I don't need a man; I don't need love.
But that doesn't mean I don't want to find one.
This was always a means to an end for me.
“You okay? You look lost?” Corban's voice interrupts my thoughts and I realize that I'm tired as all hell from the planes and the time zones and it's easier to just say as much than to explain that I'm starting to like him, because he didn't have to defend me the way that he did back there, but he did, he defended my honor even though he knows what I am.
Or maybe he was defending himself, but he looked just as offended as I did that Beverly Hills had the nerve to interrupt the most fantastic kiss.
Every time he kisses me I forget where I am, and my head spins.
I am waiting.
I am waiting until I'm not too tired to see if his kiss, and his lips, which I was exactly right, they were made for kissing, do the same thing to me when I am entirely coherent and rested.
I recall something, suddenly, from years ago.
I had a date with an old bore who took me to a launch party for Corban’s company. I didn’t expect to meet him! But there he was!
My date was talking to Corban, but he seemed more interested in me, even a little flirty. So, the date I was with made it his mission to make sure that Corban knew I was his property.
Corban got in a fight with him!
Oh my god! That was Corban!
It must’ve been, what? Two years ago?
I’d blurred that out for so long because the whole situation landed me in hot water with Isa.
I can still remember the look on Corban’s face, how angry he was that this random man he didn’t know, thought to call me property.
He protected me, when he didn’t even know me.
It's that thought that I allow to lull me to sleep, with the gentle rocking of the plane, which I find isn't all that bad, and I think maybe I could get used to flying after all.
***
Iced mango and passion fruit coolers greet us at the deluxe bure, an authentic little house, that Corban has booked for the two of us. Just sipping it slowly as I step down into our new home from the front door, into the su
nken living room.
When I look around at everything I am breathless; one end leads into a gorgeous patio with a view of the ocean, a little path leading right onto the beautiful beach, a day bed big enough for five, and a private infinity pool.

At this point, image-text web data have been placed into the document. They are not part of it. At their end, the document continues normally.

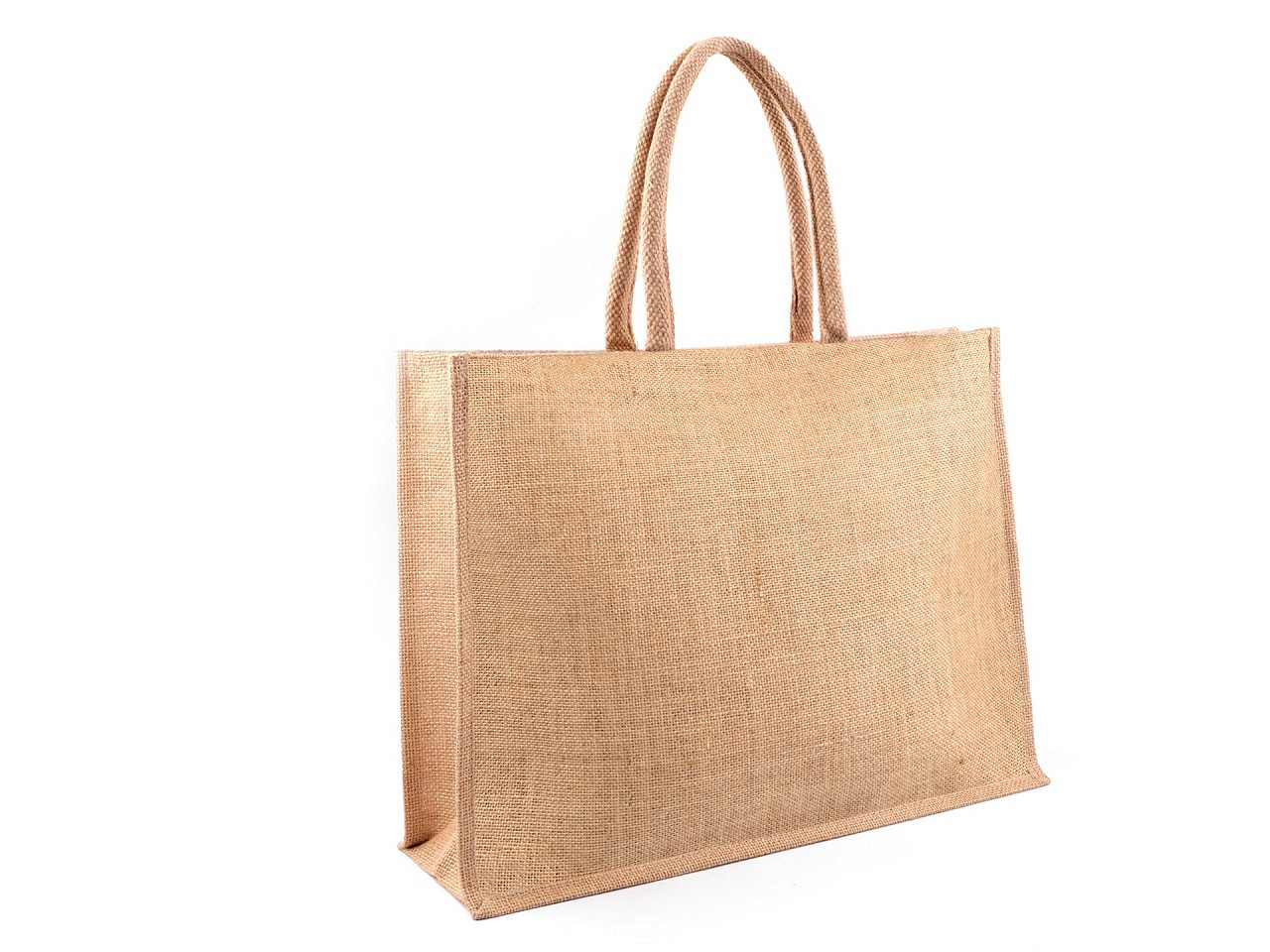 Jutová taška k dozdobení se zipem 42x32,5 cm, barva režná přírodní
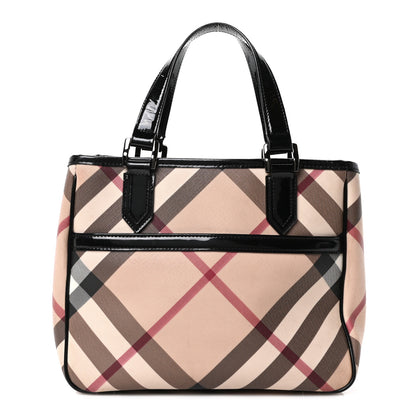 Burberry Supernova Check Patent Small Emmy Tote Black 1 of 10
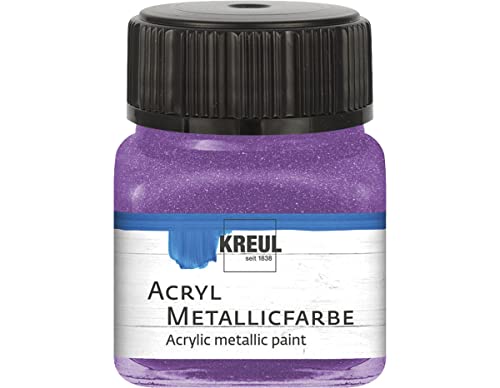 KREUL, 20 ml Glass in Lilac, Glamorous Acrylic Paint with Metallic Effect on Water-Based, Creamy Opaque, Quick-Drying and Waterproof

The washroom is prepped with luxurious toiletries and two closets, where all our clothes are already unpacked and steamed for us, all ready to go.
The luxurious bathroom not only has a gorgeous marble vanity, and shower, but there is a further enclosed outdoor shower, which is something I could only dream of.
The whole thing is something out of fairy tale, with high ceilings with wood beams, everything open and spacious and authentic to Fiji.
I can't imagine anything more beautiful, especially the king size bed, in front of the sunken living room in the center of everything.
With a happy sigh, I sink back into the plush mattress and mound of pillows, tired but ready to start the day despite the jet lag.
Corban hates air conditioning, just like I do.
In New York, during the hot summers it's necessary, but here in the tropical climate we can leave the fans running, and the temperature is perfect.
Corban's drops his carry on, ripping his shirt over his head before collapsing on the bed for a few moments before he begins snoring.
Bore.
However, his gorgeously sculpted back is something I can tell he works hard at.
Every single muscle is relaxed, but it makes me want to touch him, I want to run my fingers over every muscle, I want to see how they move.
He looks more amazing with a shirt off, and I recall the way his six-pack, not overly defined but perfectly hard, blends with the V-shape leading down his torso, only further hidden by the way his boxers were low slung on his hips.
The man made me want to lick him for god sakes.
And then I remember he refuses to call me Bexley, and I'm reminded that this is work, and my perfect mood sours.
I need to escape him before he can change my mind about being in a terrible mood, and that's the truth.
I will not let him ruin Ava; I tell myself quietly as I sneak out of bed.
The first thing to do is wash over twenty-four hours of recirculated plane air off me but the outdoor shower is so tempting that I abandon my clothes on the floor of the washroom, turning the water on warm and just enjoying the lush surroundings as I wash the fine sheen of sweat off my body as I soap my body down and rinse my hair.